INSTRUCTIONS FOR THE TASK:
Reproduce each line below without any alteration.

AVAILABLE RECORDS:

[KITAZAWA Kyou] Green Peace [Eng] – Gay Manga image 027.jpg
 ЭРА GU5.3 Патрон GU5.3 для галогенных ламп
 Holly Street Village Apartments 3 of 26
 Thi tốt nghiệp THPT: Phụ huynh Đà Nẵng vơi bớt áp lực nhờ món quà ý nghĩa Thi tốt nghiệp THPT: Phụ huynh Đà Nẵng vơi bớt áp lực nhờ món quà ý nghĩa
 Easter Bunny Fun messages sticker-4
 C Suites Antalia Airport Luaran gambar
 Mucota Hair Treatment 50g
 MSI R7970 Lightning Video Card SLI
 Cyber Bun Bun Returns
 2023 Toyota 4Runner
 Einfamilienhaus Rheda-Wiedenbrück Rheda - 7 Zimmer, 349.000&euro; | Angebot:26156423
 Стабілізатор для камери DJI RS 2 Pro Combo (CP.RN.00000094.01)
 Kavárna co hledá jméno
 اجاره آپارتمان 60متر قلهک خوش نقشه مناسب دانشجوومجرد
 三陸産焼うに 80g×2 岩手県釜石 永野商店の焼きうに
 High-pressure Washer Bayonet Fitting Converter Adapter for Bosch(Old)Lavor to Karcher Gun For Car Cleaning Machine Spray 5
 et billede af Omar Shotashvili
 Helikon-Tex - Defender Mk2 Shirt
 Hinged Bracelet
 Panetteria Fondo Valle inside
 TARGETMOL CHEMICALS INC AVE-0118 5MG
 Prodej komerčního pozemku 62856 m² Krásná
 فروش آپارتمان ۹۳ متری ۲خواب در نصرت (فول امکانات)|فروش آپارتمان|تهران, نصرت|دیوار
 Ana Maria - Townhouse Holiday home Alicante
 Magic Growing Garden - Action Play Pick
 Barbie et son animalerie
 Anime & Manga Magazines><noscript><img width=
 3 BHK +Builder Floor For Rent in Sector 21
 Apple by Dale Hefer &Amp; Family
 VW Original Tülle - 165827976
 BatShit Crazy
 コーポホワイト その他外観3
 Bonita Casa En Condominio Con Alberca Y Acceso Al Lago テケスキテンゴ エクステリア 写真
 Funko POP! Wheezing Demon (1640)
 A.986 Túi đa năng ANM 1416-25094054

ANSWER FOR THIS EXERCISE:
[KITAZAWA Kyou] Green Peace [Eng] – Gay Manga image 027.jpg
 ЭРА GU5.3 Патрон GU5.3 для галогенных ламп
 Holly Street Village Apartments 3 of 26
 Thi tốt nghiệp THPT: Phụ huynh Đà Nẵng vơi bớt áp lực nhờ món quà ý nghĩa Thi tốt nghiệp THPT: Phụ huynh Đà Nẵng vơi bớt áp lực nhờ món quà ý nghĩa
 Easter Bunny Fun messages sticker-4
 C Suites Antalia Airport Luaran gambar
 Mucota Hair Treatment 50g
 MSI R7970 Lightning Video Card SLI
 Cyber Bun Bun Returns
 2023 Toyota 4Runner
 Einfamilienhaus Rheda-Wiedenbrück Rheda - 7 Zimmer, 349.000&euro; | Angebot:26156423
 Стабілізатор для камери DJI RS 2 Pro Combo (CP.RN.00000094.01)
 Kavárna co hledá jméno
 اجاره آپارتمان 60متر قلهک خوش نقشه مناسب دانشجوومجرد
 三陸産焼うに 80g×2 岩手県釜石 永野商店の焼きうに
 High-pressure Washer Bayonet Fitting Converter Adapter for Bosch(Old)Lavor to Karcher Gun For Car Cleaning Machine Spray 5
 et billede af Omar Shotashvili
 Helikon-Tex - Defender Mk2 Shirt
 Hinged Bracelet
 Panetteria Fondo Valle inside
 TARGETMOL CHEMICALS INC AVE-0118 5MG
 Prodej komerčního pozemku 62856 m² Krásná
 فروش آپارتمان ۹۳ متری ۲خواب در نصرت (فول امکانات)|فروش آپارتمان|تهران, نصرت|دیوار
 Ana Maria - Townhouse Holiday home Alicante
 Magic Growing Garden - Action Play Pick
 Barbie et son animalerie
 Anime & Manga Magazines><noscript><img width=
 3 BHK +Builder Floor For Rent in Sector 21
 Apple by Dale Hefer &Amp; Family
 VW Original Tülle - 165827976
 BatShit Crazy
 コーポホワイト その他外観3
 Bonita Casa En Condominio Con Alberca Y Acceso Al Lago テケスキテンゴ エクステリア 写真
 Funko POP! Wheezing Demon (1640)
 A.986 Túi đa năng ANM 1416-25094054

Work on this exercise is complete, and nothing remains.